I come not to bury Radiohead. I'll warmly welcome into the fold any group who not only demonstrate that relevancy can still be argued for guitar rock, but who in doing so can become fucking huge. And Thom Yorke would be a wonderful singer no matter what genre he might wrap his tenor around. OK Computer, however, the hat trick album whose shadow Kid A so desperately wants to duck, is itself a very good album that, in the absence of any other major rock music to be unnecessarily precious about, was deemed a brilliant one. It's kind of like The Joshua Tree for the ‘90s, only it's not crap.
I admit that I love when any work of art polarises the public like this, especially when it's something of broad enough interest to involve the mall rats and the art snobs. I'm reminded most of the film Eyes Wide Shut, director Stanley's Kubrick's Cruise/Kidman-driven swan song. Opposing viewpoints raged in a similar fashion, but where its resemblance to Kid A lies most is in that, once the heat of the initial debate has died, all that's left is a so-so work too unremarkable to feel anything about but ambivalence. It's not even a spectacular dud.
I was enamoured of the few snatches I'd heard of Kid A in advance of its release — incidentally, the most conventionally melodic of the bunch ("How To Disappear Completely") and the most successfully skewed ("Idioteque"). I was happy, too, to be swept up by the enthusiasms of my friends, some of whom had downloaded the album's entirety from Napster. It's always a nice feeling when there's a general consensus around a band, and that hadn't happened since Nirvana.
What bothered me first about Kid A was its resolute dourness. Yes, I realise that emphasising the cruelty of modern life has been Radiohead's stock in trade since "Creep." But I vividly remember mentally applauding Yorke for a comment he made prior to making Kid A — something to the effect that he was tired of the band representing the Western culture of complaint, and that the next album would be a concerted effort to accentuate the idea that everything ain't so bad. It seemed to me to be a necessary move; they couldn't go on being the horsemen of the internal apocalypse much longer. So when Kid A unravelled from the stereo, not even wanting to temper its downcast words with music that's either warmly approachable or excitingly fuck-you, the album as a whole came off with the air of a petulant, spoiled, quasi-depressed adolescent. It's not only Radiohead's least joyous album, it's the first one that's no fun at all.
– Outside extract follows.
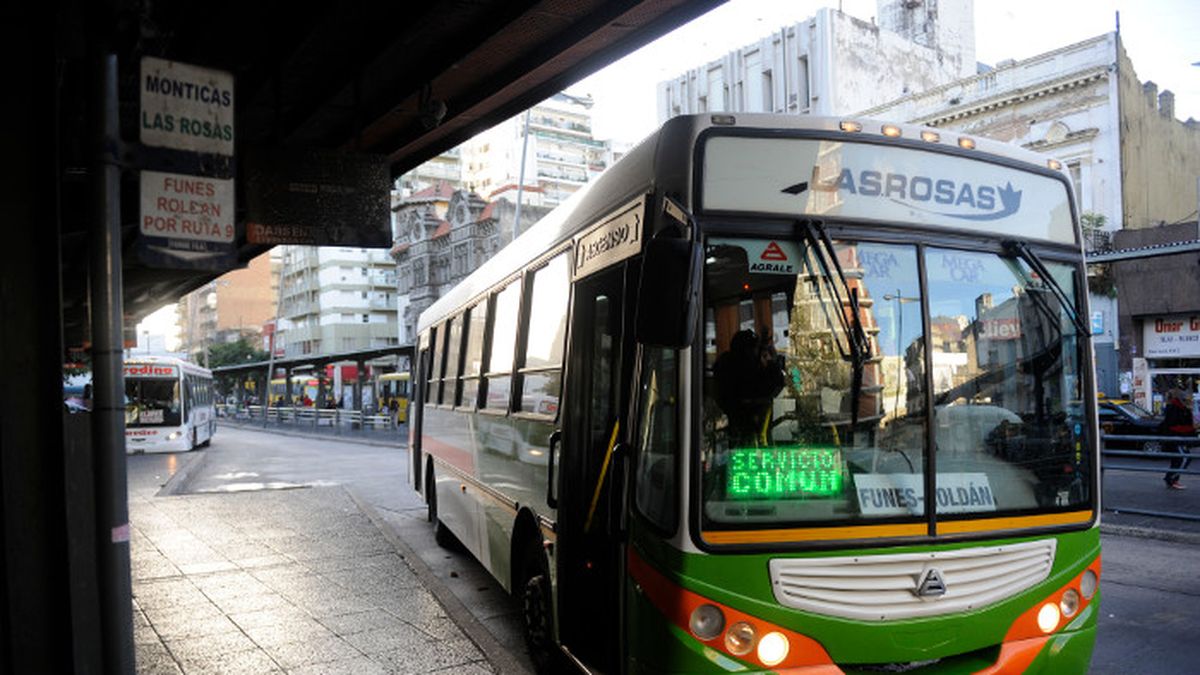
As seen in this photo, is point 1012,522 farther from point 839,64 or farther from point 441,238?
point 441,238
The most interesting analogy I've read about Kid A's shortcomings is by Jim Irvin from Mojo magazine. He compared Radiohead's career trajectory to that of British ‘80s group Talk Talk, whose third album, The Colour of Spring, was a similar commercial and critical watershed to OK Computer (albeit on a much smaller scale). In 1988, Talk Talk followed that up with Spirit Of Eden, a thoroughly uncommercial but wholly incredible work that's remained a benchmark for ambient/experimental music (and, on a subtler level, an endorsement of following the muse at all costs) for almost 13 years.
Radiohead, on the other hand, seem to have missed the point of experimental music altogether. Virtually any true visionary of left-field music has said at some time that their work is a manifestation of their personal definition of beauty, even if the music in which it's expressed is confrontational, harsh even. Kid A exudes no beauty because Radiohead are too self-conscious, too distractedly working in opposition to their natural talents and instincts, to achieve that state of bliss where magic happens. They've achieved it in the past, and I'm betting that the ability to do so again hasn't deserted them.
Perhaps the context in which Kid A can be considered a success is that music buyers who aren't naturally investigative about experimental music will use the album as an entry point to obscurer, braver, stranger, prettier, better music. Which isn't to say that obscurer is necessarily better, but since we all know what the commercial landscape is like these days anyway, and since that seems to be exactly what Kid A is implying, well, it'll just have to do.